Valérie Gauriat, euronews:
“Valerie Zabriskie, Du hast viele Male über Einwanderung berichtet. Wo steht Deiner Ansicht nach die US-Politik im Vergleich zu der Europas?”

Valerie Zabriskie, euronews:
“Also, der größte Unterschied ist natürlich, dass die Vereinigten Staaten ein Land sind und die EU aus 28 souveränen Staaten besteht. Das haben wir auch in meiner Reportage über Houston gesehen: Wenn ein Gouverneur wie der von Texas sagt, wir lassen keine syrischen Flüchtlinge mehr herein, dann kann er das nicht, weil das Flüchtlingsgesetz ein nationales Gesetz ist und in Washington beschlossen wird.

Während wir in der Europäischen Union bei der Flüchtlingskrise beobachten konnten, wie sie Quoten innerhalb der EU einführen wollten, aber das nicht funktionierte. Und selbst als sie einzelne EU-Staaten fragen, entschieden diese, ob sie Flüchtlinge aufnehmen wollen.

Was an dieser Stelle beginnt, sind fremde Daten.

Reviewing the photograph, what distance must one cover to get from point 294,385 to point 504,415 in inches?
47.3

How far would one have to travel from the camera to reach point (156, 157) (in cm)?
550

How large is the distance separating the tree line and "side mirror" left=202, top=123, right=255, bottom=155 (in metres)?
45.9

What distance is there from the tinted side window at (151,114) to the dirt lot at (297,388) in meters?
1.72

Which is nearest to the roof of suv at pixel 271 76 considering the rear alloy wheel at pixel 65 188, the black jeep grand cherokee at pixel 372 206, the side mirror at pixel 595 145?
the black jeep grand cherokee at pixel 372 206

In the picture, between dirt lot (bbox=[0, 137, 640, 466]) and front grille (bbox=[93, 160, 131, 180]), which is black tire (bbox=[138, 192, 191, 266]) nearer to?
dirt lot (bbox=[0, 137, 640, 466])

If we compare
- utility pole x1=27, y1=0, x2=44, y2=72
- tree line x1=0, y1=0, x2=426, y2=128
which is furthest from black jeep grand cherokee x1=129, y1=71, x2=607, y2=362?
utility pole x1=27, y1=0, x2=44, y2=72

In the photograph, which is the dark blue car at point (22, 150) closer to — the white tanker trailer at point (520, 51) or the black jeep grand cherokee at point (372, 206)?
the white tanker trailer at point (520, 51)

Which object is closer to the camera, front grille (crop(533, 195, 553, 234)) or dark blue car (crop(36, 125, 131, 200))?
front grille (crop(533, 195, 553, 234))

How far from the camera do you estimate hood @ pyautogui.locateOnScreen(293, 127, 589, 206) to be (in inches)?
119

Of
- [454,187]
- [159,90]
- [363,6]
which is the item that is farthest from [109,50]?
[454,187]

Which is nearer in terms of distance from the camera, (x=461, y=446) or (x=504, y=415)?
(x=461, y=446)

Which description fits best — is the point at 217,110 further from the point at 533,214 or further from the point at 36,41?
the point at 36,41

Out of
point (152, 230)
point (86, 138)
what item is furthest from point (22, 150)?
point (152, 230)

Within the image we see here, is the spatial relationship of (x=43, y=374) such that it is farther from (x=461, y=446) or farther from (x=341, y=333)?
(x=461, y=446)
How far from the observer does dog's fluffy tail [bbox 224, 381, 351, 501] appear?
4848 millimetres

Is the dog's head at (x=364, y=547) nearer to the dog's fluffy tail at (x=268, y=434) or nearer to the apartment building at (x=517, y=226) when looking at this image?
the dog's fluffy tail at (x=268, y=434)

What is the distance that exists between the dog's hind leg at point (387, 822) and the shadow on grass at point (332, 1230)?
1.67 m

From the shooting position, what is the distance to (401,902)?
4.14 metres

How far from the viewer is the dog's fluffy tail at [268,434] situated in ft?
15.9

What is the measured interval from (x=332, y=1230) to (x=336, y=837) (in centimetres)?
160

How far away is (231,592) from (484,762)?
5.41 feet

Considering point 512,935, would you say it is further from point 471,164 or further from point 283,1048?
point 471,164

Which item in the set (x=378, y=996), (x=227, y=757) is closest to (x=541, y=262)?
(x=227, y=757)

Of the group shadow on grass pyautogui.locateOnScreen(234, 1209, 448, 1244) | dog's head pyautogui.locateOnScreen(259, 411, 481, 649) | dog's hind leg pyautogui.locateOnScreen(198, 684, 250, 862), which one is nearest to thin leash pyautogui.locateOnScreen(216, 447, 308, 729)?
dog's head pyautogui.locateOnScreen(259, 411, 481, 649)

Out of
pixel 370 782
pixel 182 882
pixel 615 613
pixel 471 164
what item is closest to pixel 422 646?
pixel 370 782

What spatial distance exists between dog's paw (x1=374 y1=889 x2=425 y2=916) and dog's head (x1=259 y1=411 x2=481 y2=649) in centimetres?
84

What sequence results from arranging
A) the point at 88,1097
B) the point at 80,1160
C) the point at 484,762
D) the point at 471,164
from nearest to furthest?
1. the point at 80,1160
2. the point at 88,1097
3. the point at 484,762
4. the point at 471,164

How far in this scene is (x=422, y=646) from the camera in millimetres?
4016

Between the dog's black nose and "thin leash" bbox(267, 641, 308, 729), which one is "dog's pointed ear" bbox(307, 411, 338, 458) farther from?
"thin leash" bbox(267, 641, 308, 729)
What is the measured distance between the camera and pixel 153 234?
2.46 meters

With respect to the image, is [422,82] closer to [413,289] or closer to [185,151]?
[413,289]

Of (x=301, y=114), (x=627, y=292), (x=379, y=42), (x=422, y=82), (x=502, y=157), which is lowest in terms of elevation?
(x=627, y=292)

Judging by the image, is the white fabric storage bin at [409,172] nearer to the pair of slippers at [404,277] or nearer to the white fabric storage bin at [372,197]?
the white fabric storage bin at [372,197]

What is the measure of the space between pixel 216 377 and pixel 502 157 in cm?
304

Grundsätzlich denke ich, dass in den USA wie in der EU die Einwanderungsgesetze verschärft werden. In den USA gab es seit den Anschlägen vom 11. September dieses Bestreben, in der EU kam es mit der Krise der Eurozone. Anscheinend wird heute auf beiden Seiten des Atlantiks der Ruf lauter, Mauern hochzuziehen.”

Valérie Gauriat:
“Beide Parteien, Republikaner wie Demokraten, sagen, dass das amerikanische Einwanderungsmodell aufgemöbelt werden muss. Was haben sie vor?”

Valerie Zabriskie:
“Donald Trumps Position können wir mit einem Wort umschreiben: Mauer. Er hat es sogar gesagt, er ist ja bekannt für seine Hardliner-Position, dass er eine Mauer zwischen Mexiko und den Vereinigten Staaten bauen will. Aber er hat auch gesagt, das wir in den USA elf Millionen illegale Einwanderer haben, und dass er die alle deportieren lassen wird. Und dann will er die “Guten” wieder ins Land hineinlassen, wenn sie denn alle Tests und Sicherheitskontrollen bestanden haben.

Hillary Clinton hat da einen mitfühlenderen Ansatz. Sie will in den ersten hundert Tagen ihrer Amtszeit eine vollständige Reform des Einwanderungsrechts vorschlagen. Unter anderem mit einem erleichterten Einbürgerungsverfahren für Arbeiter ohne Papiere, wenn diese nachweisen, dass sie ihre Steuerschuld begleichen können. In der Vergangenheit haben wir aber sowohl beim republikanischen Präsidenten Bush wie bei seinem demokratischen Nachfolger Obama gesehen, dass aus den Reformen nichts wurde.”

Valérie Gauriat:
“Besteht nicht ein Risiko, dass diese Betonung auf der Einwanderungsfrage am Ende negativ auf die Kandidaten zurückfällt und kontraproduktiv ist?”

Valérie Zabriskie:
“Nun, ich denke, wir reden da im besonderen über einen Kandidaten,Donald Trump, der sich nicht viele Freunde gemacht hat mit seinen Kommentaren über Moslems, Mexikaner und sogar über Frauen. Aber jetzt, da der Wahltermin im November näher rückt, mildert Trump seinen Ton etwas. Er sagt zum Beispiel, dass er kein Moslem-Gegner, sondern nur Terrorgegner sei. Dass er viele hispanische Freunde habe, die hart arbeiten. Wir werden sehen… Das Rennen wird knapper, wie die Umfrageergebnisse zeigen. Das Votum der Unentschlossenen, und davon gibt es viele, wird meiner Meinung nach über den Ausgang der Wahl entscheiden.”